§ WHAT YOU ARE ASKED TO DO:
Lay out as a numbered list, skipping any blank lines, the stretch of lines from the one containing "2323 Women's Underpants" through the one containing "natural-wellness-stress-relief-extended--3.jpg", leaving out the pictures.

§ RECORDS PROVIDED:
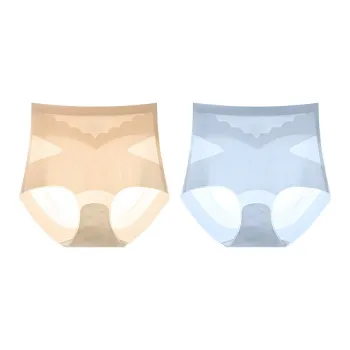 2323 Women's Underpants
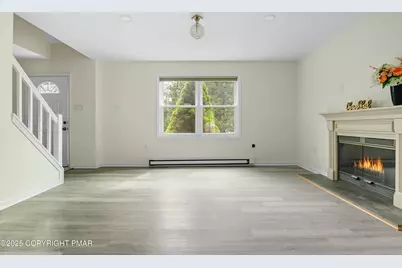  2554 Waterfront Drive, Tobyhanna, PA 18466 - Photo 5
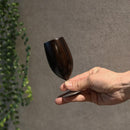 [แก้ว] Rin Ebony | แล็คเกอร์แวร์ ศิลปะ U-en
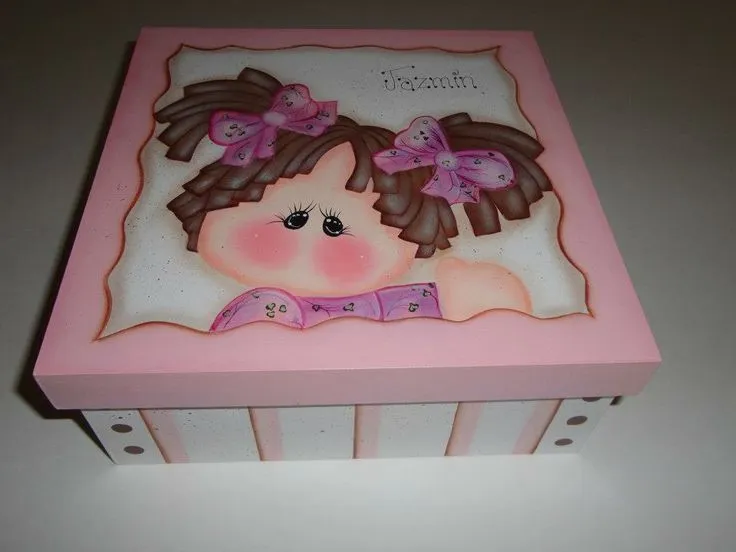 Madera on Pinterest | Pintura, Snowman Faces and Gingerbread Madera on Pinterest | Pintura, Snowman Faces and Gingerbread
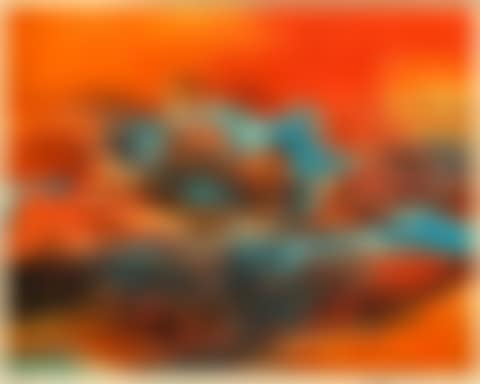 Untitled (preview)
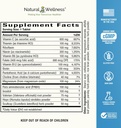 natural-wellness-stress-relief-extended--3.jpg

--

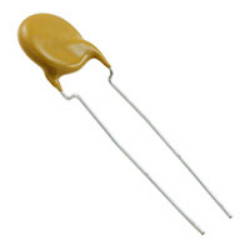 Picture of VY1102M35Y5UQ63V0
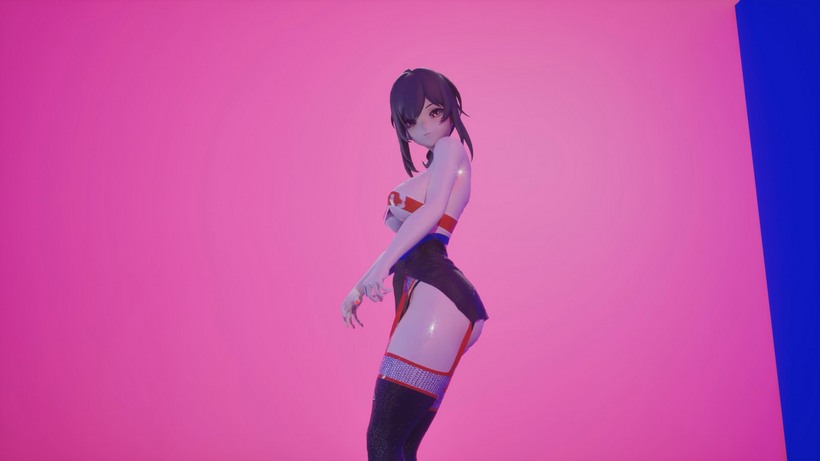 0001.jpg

§ RESULT OF THIS EXERCISE:
1.  2323 Women's Underpants
2.   2554 Waterfront Drive, Tobyhanna, PA 18466 - Photo 5
3.  [แก้ว] Rin Ebony | แล็คเกอร์แวร์ ศิลปะ U-en
4.  Madera on Pinterest | Pintura, Snowman Faces and Gingerbread Madera on Pinterest | Pintura, Snowman Faces and Gingerbread
5.  Untitled (preview)
6.  natural-wellness-stress-relief-extended--3.jpg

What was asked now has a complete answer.